Ele mordeu o polegar, formando uma pequena gota de sangue que veio a escorrer. Entretanto, o rastro de repente mudou seu caminho e devagar flutuou no ar, dando origem a outras gotas.
— É uma habilidade estranha sempre que eu olho para ela.
— Comigo é igual, mesmo que seja eu quem controle.
Dobra de Sangue.
— Senhor, seu controle está melhorando.
— Pensei que deveria pelo menos usar o suficiente para me proteger. Já que o senhor Zich disse que não tem efeitos colaterais com meu próprio sangue, tenho praticado.
— Não é ruim ter uma arma secreta à disposição. Não, é muito bom que você tenha. Contudo, senhor, precisa tomar cuidado para não ser consumido.
— Sim. Se acontecer, o superassustador Zich virá me matar.
— Uhum, o superassustador senhor Zich vai voltar. Me pergunto se ele está fora do condado agora. — Sorriu.
— Não sei. Já que ele tem um espírito livre, pode ter ficado um pouco mais ou ter saído há tempos.
— Pensando melhor… Ele nunca revelou quem era.
— Não acho que é necessário sabermos. Ele é o herói que nos salvou. Neste território, esse é o único status que devemos nos conformar.
— É, tem razão.
— Enfim…
A atmosfera leve ficou pesada e sombria, mudando a face feliz de Joaquim para uma mais séria.
— Pôde descobrir a identidade deles?
— Infelizmente, não… — Brod baixou a cabeça em desculpas. Todavia, Joaquim não o culpou.
— Mesmo que Shalom estivesse trabalhando com eles, aqueles desgraçados se moveram pelo território sem que ninguém notasse. Se descobríssemos sobre eles tão rápido, talvez seria uma armadilha.
Enquanto reorganizavam e arrumavam o condado Dracul, reservaram um pequeno número de recursos para achar informações a respeito dos assassinos. Porém, como esperado, foi difícil investigar e encontrar qualquer coisa deles.
— A recuperação do condado é nossa prioridade agora. Não devemos ficar ansiosos se não encontrarmos nenhum vestígio deles. Isso é o mesmo para a mulher de cabelos prateados.

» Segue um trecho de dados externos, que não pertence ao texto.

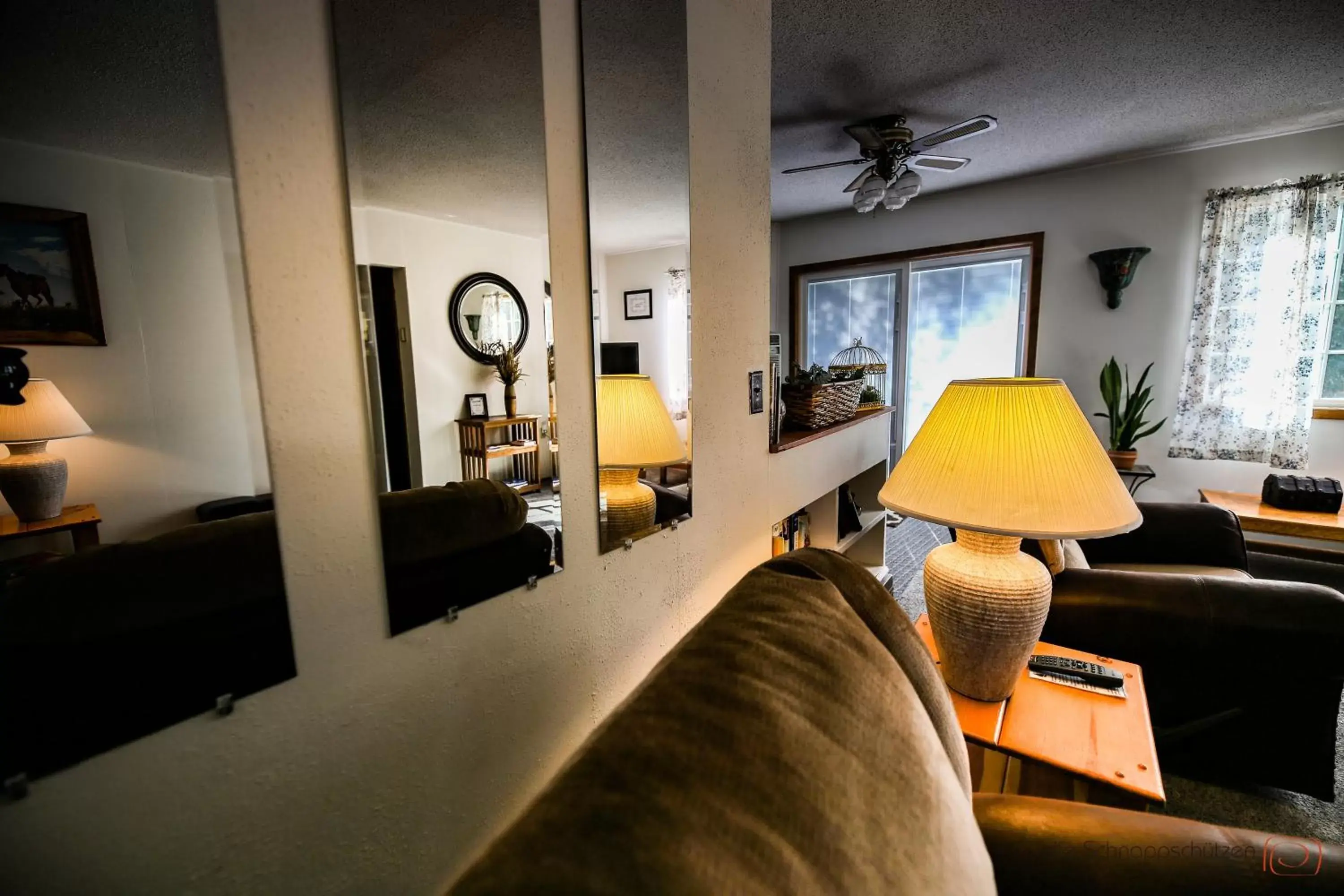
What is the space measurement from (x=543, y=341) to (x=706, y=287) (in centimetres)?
50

O território também estava rastreando a misteriosa assassina da Bargot, que sumiu do nada. Ela não causou nenhum dano direto a eles; poderia ser considerada uma benfeitora por ter ajudado. Entretanto, isso não mudou o fato de que ela era suspeita ao extremo.
— Manterei isso em mente.
— Algo mais para relatar?
— Não, senhor.
— Então, dispensado.
Joaquim voltou para sua montanha pilha de relatórios e documentos na mesa após Brod se inclinar e sair da sala. Da pilha, o conde escolheu o papel do topo. Não importava o quão pesado fosse o trabalho, era impossível para ele negligenciá-lo.

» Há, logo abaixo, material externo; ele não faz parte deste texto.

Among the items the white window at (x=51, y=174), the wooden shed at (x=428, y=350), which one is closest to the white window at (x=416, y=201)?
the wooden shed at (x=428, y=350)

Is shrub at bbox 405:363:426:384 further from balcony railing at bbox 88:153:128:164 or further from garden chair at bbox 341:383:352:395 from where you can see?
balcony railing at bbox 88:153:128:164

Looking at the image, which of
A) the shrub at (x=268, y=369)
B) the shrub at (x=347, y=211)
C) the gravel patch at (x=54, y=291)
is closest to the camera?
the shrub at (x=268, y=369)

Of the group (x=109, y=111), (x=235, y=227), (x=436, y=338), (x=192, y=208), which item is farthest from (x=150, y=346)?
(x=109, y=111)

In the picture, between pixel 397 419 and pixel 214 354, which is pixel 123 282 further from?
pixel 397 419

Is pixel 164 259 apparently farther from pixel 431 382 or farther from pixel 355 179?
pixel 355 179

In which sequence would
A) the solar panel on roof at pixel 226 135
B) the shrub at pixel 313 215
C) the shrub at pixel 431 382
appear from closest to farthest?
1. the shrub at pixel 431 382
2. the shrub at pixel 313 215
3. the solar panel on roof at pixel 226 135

Começando a ler o papel, seus olhos se agitavam conforme lia mais. Contudo, depois de ler cinco linhas, o pôs no local original e olhou para o lado, chegando a avistar a lua brilhando depois da janela.
— Acho que eu não me transformo em um monstro durante a lua cheia ou algo assim.
Com esse pensamento aleatório, ele sorriu e observou o astro celeste. Sua situação atual era o completo oposto da última vez que focou na lua. No passado, podia somente sonhar um futuro no qual escapava da família e viajava o mundo com seu corpo frágil. Agora, saudável e crendo que inúmeros perigos e problemas viriam, era o chefe de uma casa nobre.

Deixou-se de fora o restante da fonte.